▸ **TASK PROMPT**:
Copy the listing below verbatim, every line in its original order.

▸ **RECORDS FOR THIS TASK**:
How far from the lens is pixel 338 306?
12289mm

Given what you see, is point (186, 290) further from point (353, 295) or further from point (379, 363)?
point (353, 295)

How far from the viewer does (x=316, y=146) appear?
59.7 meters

▸ **SOLUTION TO THE EXERCISE**:
How far from the lens is pixel 338 306?
12289mm

Given what you see, is point (186, 290) further from point (353, 295) or further from point (379, 363)?
point (353, 295)

How far from the viewer does (x=316, y=146) appear?
59.7 meters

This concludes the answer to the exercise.